ADR-0014: Neo4j Knowledge Graph (CQRS Read Layer)
| Date | 2026-02-25 |
| Status | Implemented |
| Deciders | Adrian Birlogeanu |
Context
As the number of compliance cases grows, cross-case analysis becomes critical for fraud detection. Questions like "Does this director appear in other cases?" or "Are any of this company's UBOs under sanction across our portfolio?" require traversing entity relationships that span multiple cases.
PostgreSQL can answer these questions with multi-table JOINs, but:
- The queries are complex and slow as the dataset grows
- Relationship traversal (e.g., "find all companies within 3 hops of this person") maps poorly to relational SQL
- Adding new relationship types requires schema changes and query rewrites
The OSINT pipeline already produces richly structured entity data (companies, directors, UBOs, findings, evidence, sanctions, establishments, financial metrics) that naturally forms a graph.
Decision
Add Neo4j as a read-only knowledge graph using a CQRS (Command Query Responsibility Segregation) pattern:
- PostgreSQL remains the write store: All case data, audit events, and evidence continue to be written to PostgreSQL. No write paths are modified.
- Neo4j is populated asynchronously via ETL: When a case reaches a terminal state (APPROVED/REJECTED), a
GraphETLservice reads case data from PostgreSQL and OSINT results from MinIO, then creates nodes and relationships in Neo4j. - Graph operations are optional: All graph operations are guarded by
neo4j_enabled. WhenFalse, every method is a silent no-op. The system functions identically without Neo4j.
Node types
Company, Person, Finding, Evidence, SanctionMatch, Establishment, FinancialMetric
Key relationships
HAS_DIRECTOR, HAS_UBO, HAS_ESTABLISHMENT, HAS_FINDING, HAS_EVIDENCE, SANCTIONED, FILED_FINANCIALS, BASED_ON, CONTAGION_FROM
API endpoints
Four query endpoints under /api/graph/: co-directorships, entity-network, risk-propagation, fraud-patterns.
Agent integration
The synthesis agent receives a graph query tool for cross-case context during risk assessment.
Consequences
Positive
- Cross-case entity analysis: Co-directorship clusters, sanctioned persons across cases, and risk contagion paths become first-class queries
- Performance: Graph traversal queries (N hops) run in milliseconds vs. seconds for equivalent SQL JOINs
- Non-invasive: Existing PostgreSQL code is untouched; Neo4j is additive only
- Graceful degradation: System works identically when Neo4j is unavailable
Negative
- Operational complexity: Another database to run, back up, and monitor
- Eventual consistency: Graph data lags behind PostgreSQL by the ETL delay (seconds to minutes)

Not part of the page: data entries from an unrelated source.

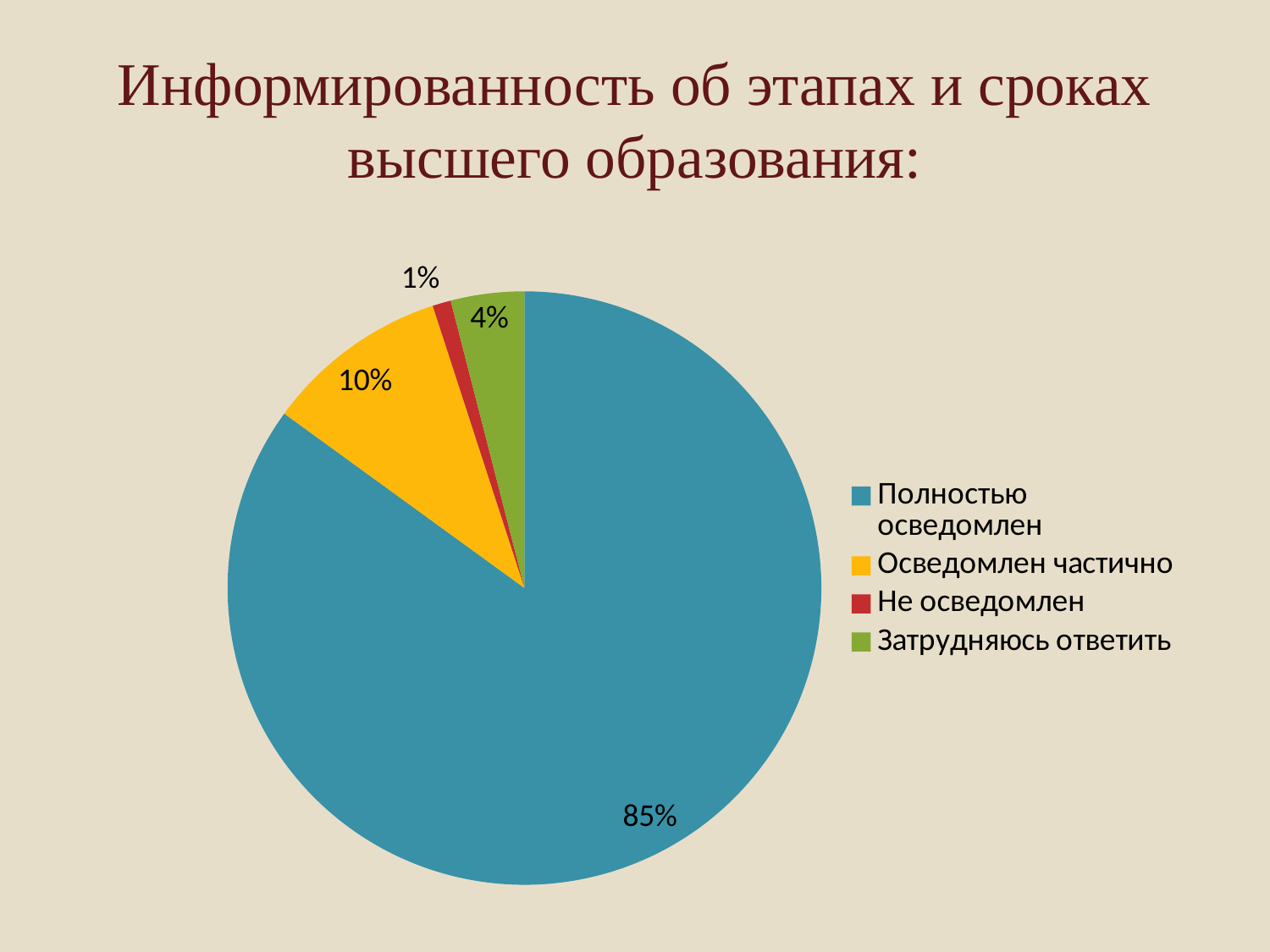
What share of the pie is labelled "Полностью осведомлен"? 85% What is the difference between the shares for "Полностью осведомлен" and "Осведомлен частично"? 75% Which category has the largest slice of the pie? Полностью осведомлен How many slices does the pie chart have? 4 What kind of chart is shown on the slide? pie chart How many entries does the legend list? 4 What share of the pie is labelled "Затрудняюсь ответить"? 4% Which is larger: the share for "Затрудняюсь ответить" or the share for "Не осведомлен"? Затрудняюсь ответить Which category has the smallest slice of the pie? Не осведомлен What share of the pie is labelled "Не осведомлен"? 1% What share of the pie is labelled "Осведомлен частично"? 10% What colour is the slice for "Осведомлен частично"? yellow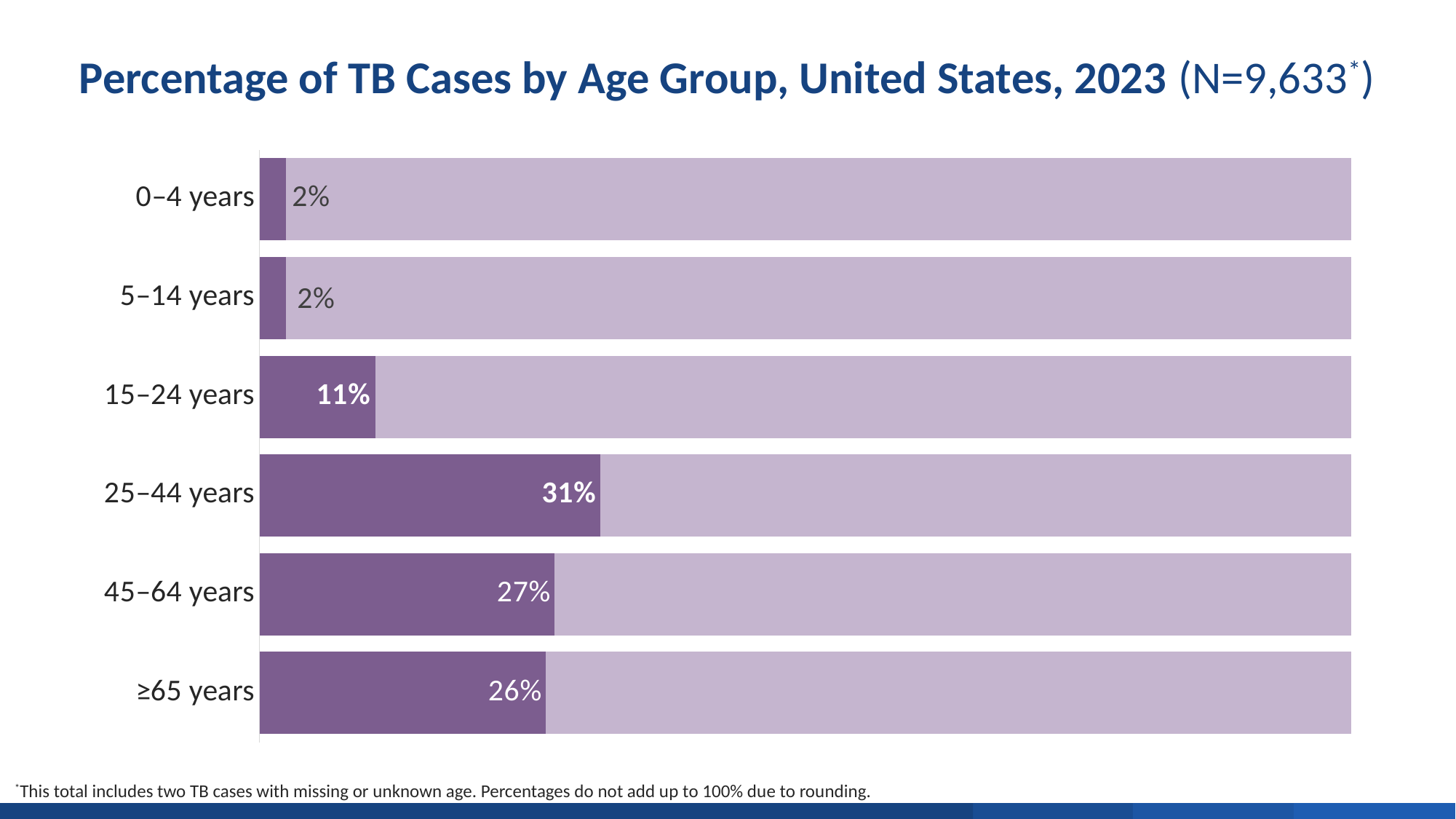
What is the difference in percentage points between the 15–24 years and 0–4 years age groups? 9 What percentage of TB cases were in the 25–44 years age group? 31% What percentage of TB cases were in the ≥65 years age group? 26% What percentage of TB cases were in the 15–24 years age group? 11% Which has a larger percentage of TB cases, the 45–64 years group or the ≥65 years group? 45–64 years Which age group has the highest percentage of TB cases? 25–44 years What is the difference in percentage points between the 25–44 years and 45–64 years age groups? 4 What kind of chart is shown on the slide? Bar chart Which has a larger percentage of TB cases, the 15–24 years group or the 25–44 years group? 25–44 years What is the total number of TB cases (N) given in the chart title? 9,633 What percentage of TB cases were in the 45–64 years age group? 27% How many age groups are shown in the chart? 6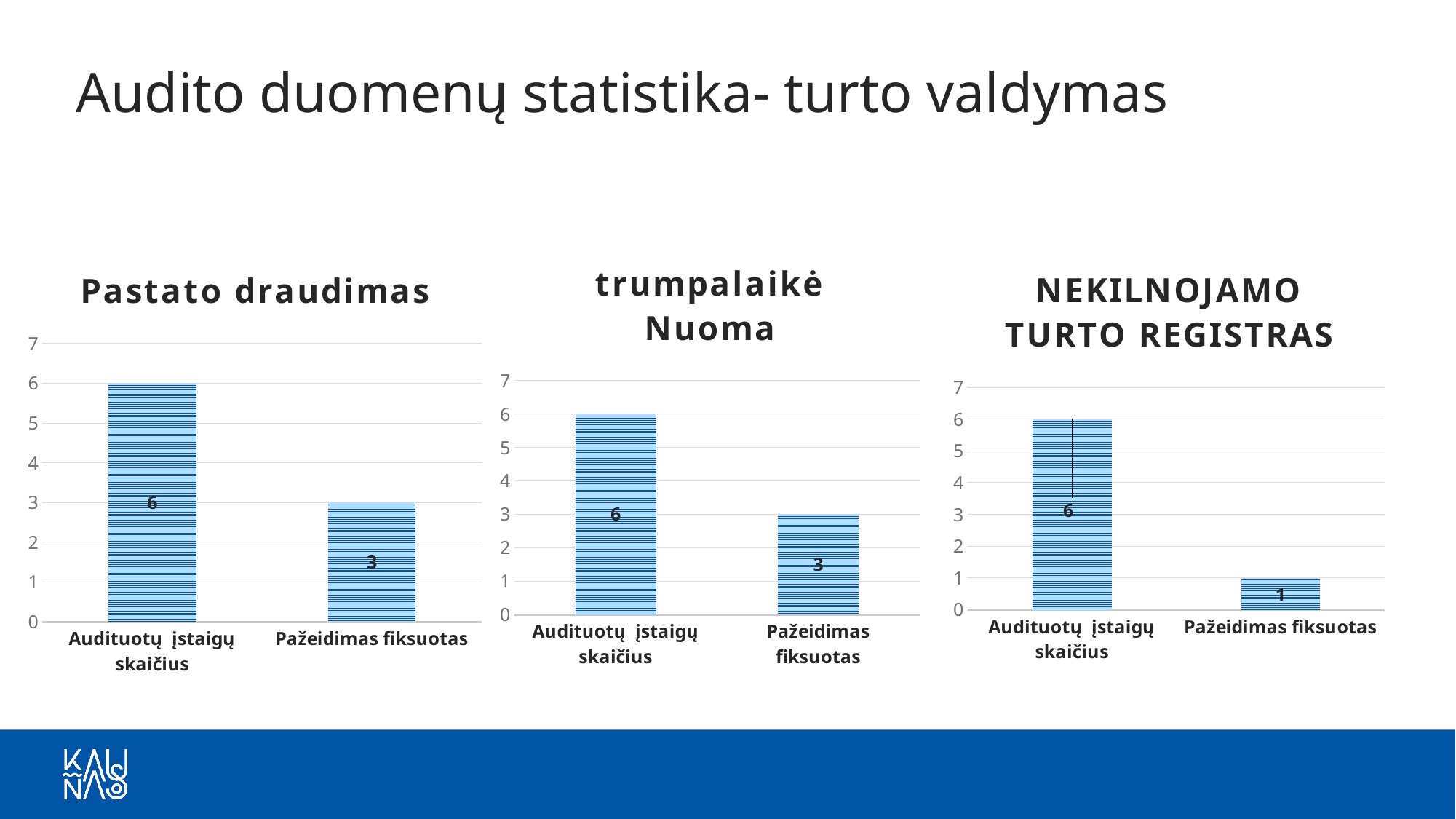
In the 'NEKILNOJAMO TURTO REGISTRAS' chart, what is the value for 'Pažeidimas fiksuotas'? 1 How many categories does the 'Pastato draudimas' chart show? 2 In the 'Pastato draudimas' chart, what is the value for 'Audituotų įstaigų skaičius'? 6 What type of chart is the 'NEKILNOJAMO TURTO REGISTRAS' chart? Bar chart In the 'Pastato draudimas' chart, what is the difference between 'Audituotų įstaigų skaičius' and 'Pažeidimas fiksuotas'? 3 In the 'NEKILNOJAMO TURTO REGISTRAS' chart, what is the difference between 'Audituotų įstaigų skaičius' and 'Pažeidimas fiksuotas'? 5 In the 'Pastato draudimas' chart, what is the value for 'Pažeidimas fiksuotas'? 3 In the 'NEKILNOJAMO TURTO REGISTRAS' chart, which category has the lowest value? Pažeidimas fiksuotas In the 'trumpalaikė Nuoma' chart, which category has the highest value? Audituotų įstaigų skaičius In the 'NEKILNOJAMO TURTO REGISTRAS' chart, what is the value for 'Audituotų įstaigų skaičius'? 6 In the 'trumpalaikė Nuoma' chart, what is the value for 'Pažeidimas fiksuotas'? 3 In the 'trumpalaikė Nuoma' chart, which is larger: 'Audituotų įstaigų skaičius' or 'Pažeidimas fiksuotas'? Audituotų įstaigų skaičius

- No transactions across stores: Cannot atomically write to both PostgreSQL and Neo4j
Neutral
- Neo4j Community Edition is sufficient (no enterprise features needed for PoC)
- Docker Compose adds one service; production deployment adds one more managed database
Alternatives Considered
- PostgreSQL recursive CTEs: Could handle graph-like queries but with poor performance and complex SQL
- Apache AGE (PostgreSQL extension): Graph extension for PostgreSQL, but less mature ecosystem and tooling than Neo4j
- In-memory graph (NetworkX): Simple but no persistence, no scalability, no Cypher query language
- Skip graph entirely: Delay cross-case analysis to a future phase. Rejected because the data model is already graph-shaped and the value for fraud detection is high.